*TASK OBJECTIVE*
From the records below, copy each line in which the string "clear" occurs.

(Stored data)
———

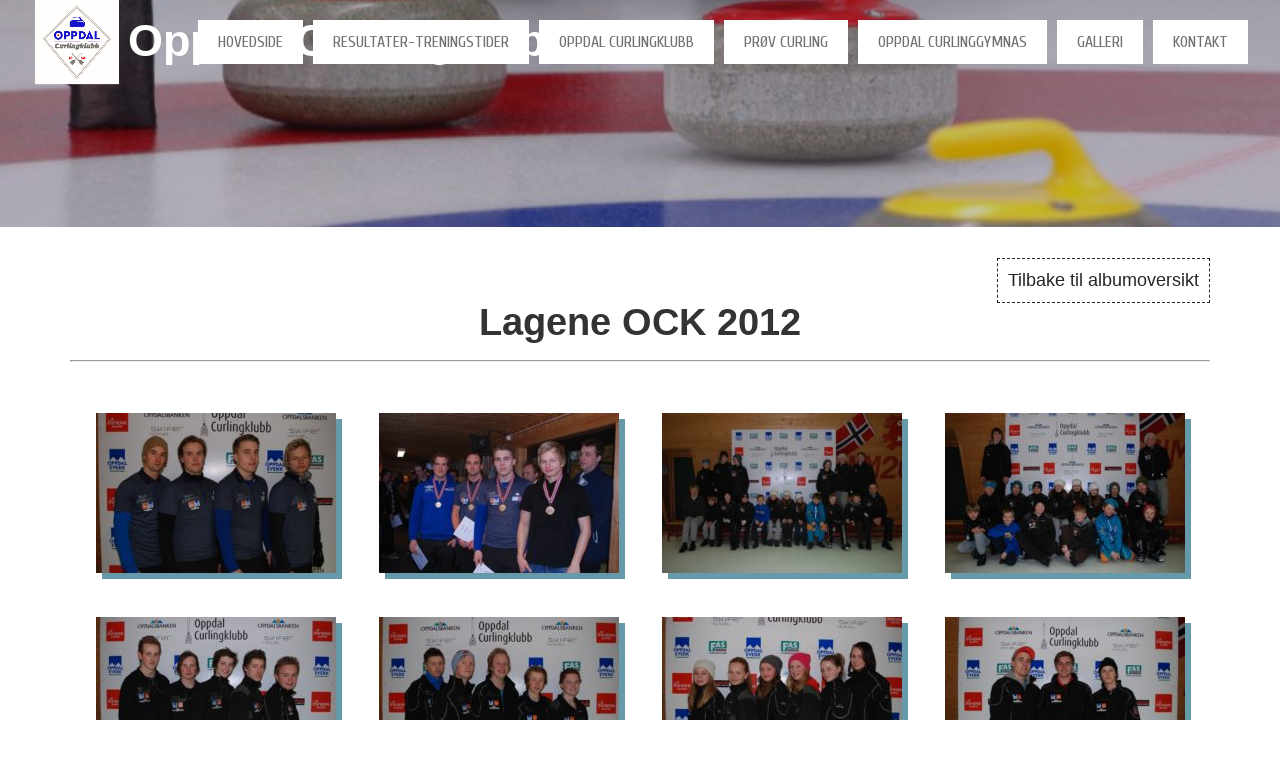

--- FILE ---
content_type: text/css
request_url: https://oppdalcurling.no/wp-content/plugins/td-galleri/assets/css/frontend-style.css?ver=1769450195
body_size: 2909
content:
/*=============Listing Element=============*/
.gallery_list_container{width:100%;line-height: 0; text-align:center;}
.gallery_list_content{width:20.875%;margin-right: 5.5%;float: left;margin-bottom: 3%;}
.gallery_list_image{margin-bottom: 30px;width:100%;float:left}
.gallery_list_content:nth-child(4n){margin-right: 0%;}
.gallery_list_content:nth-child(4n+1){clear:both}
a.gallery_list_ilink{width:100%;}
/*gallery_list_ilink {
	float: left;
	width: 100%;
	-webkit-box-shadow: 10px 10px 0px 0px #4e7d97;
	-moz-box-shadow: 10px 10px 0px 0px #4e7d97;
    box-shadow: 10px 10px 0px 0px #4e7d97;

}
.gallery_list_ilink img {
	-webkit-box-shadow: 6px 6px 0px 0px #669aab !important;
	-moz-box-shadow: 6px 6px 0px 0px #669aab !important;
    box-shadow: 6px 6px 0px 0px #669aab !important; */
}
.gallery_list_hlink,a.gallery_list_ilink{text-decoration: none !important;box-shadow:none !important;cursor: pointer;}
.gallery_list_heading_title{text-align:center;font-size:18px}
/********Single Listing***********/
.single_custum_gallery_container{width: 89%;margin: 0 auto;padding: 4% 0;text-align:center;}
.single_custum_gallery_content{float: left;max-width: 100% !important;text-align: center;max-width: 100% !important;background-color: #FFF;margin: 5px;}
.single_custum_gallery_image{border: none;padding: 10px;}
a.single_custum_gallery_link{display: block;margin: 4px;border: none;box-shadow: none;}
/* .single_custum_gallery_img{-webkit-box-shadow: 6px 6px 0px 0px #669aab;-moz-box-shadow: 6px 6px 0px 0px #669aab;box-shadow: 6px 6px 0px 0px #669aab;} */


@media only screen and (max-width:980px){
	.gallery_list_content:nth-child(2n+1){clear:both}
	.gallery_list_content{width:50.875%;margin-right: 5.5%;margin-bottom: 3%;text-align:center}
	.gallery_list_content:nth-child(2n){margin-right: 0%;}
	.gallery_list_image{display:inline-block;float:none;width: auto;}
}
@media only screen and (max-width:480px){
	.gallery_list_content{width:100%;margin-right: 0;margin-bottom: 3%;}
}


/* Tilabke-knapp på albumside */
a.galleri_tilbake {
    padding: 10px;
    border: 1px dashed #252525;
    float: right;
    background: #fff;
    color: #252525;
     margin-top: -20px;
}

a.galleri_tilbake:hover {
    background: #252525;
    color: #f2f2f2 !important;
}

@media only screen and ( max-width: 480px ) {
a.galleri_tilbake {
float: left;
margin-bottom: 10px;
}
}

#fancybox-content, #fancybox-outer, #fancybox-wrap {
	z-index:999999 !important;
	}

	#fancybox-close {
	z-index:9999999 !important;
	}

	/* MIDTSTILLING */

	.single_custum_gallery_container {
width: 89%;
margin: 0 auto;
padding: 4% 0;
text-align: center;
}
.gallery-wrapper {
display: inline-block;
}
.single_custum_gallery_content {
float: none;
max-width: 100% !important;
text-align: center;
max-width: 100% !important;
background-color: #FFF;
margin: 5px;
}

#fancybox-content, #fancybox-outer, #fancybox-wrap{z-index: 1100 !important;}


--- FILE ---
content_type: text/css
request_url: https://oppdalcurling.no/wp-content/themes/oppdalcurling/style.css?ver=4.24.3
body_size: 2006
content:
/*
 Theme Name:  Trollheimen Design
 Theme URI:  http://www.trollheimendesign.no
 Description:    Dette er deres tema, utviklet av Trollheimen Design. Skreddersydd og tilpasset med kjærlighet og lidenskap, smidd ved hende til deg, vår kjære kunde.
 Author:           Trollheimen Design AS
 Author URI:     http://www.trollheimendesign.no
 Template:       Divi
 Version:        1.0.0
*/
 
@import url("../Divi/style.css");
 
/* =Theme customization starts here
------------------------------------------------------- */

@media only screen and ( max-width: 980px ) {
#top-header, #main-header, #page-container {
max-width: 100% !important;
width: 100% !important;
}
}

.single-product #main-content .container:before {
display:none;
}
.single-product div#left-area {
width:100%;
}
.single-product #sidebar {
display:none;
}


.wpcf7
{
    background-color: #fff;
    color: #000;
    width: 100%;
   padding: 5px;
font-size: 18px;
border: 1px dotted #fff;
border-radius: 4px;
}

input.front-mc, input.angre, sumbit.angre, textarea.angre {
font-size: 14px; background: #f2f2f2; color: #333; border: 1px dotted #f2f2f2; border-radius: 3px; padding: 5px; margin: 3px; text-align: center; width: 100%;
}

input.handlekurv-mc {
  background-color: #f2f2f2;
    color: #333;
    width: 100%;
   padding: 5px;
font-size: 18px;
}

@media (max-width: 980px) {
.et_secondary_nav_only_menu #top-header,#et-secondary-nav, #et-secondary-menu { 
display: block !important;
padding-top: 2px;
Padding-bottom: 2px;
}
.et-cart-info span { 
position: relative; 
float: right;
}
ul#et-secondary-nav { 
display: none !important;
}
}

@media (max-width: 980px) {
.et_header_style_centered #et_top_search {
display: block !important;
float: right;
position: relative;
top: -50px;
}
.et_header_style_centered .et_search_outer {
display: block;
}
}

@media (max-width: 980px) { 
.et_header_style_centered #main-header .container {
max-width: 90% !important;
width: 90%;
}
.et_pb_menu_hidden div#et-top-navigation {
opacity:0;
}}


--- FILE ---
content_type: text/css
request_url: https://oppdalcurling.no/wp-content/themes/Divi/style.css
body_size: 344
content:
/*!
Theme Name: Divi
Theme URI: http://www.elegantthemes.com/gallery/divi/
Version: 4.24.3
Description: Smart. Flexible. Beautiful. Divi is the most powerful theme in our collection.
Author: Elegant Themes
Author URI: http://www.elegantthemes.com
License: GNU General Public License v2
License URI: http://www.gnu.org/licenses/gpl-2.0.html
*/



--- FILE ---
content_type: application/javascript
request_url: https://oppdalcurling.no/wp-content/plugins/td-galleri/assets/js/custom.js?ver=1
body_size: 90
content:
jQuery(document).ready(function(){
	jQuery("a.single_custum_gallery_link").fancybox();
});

———

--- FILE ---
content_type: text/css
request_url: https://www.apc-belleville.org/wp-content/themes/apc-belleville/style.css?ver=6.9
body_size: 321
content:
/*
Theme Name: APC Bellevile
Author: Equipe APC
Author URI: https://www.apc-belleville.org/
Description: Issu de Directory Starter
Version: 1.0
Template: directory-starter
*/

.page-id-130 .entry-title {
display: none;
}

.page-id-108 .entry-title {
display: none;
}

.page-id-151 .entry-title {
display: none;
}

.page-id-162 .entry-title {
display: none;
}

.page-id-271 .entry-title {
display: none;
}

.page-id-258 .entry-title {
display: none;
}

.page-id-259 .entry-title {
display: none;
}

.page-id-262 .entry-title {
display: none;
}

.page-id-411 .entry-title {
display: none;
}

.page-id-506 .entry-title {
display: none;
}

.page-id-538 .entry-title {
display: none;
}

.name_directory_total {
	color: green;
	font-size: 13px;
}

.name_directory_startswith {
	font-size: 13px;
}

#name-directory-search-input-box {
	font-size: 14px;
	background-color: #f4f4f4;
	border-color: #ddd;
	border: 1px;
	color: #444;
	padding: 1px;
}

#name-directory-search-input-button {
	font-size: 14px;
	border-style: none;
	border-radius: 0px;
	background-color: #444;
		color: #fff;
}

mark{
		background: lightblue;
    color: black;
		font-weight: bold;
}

———

*RESPONSE BOX*
.gallery_list_content:nth-child(4n+1){clear:both}
	.gallery_list_content:nth-child(2n+1){clear:both}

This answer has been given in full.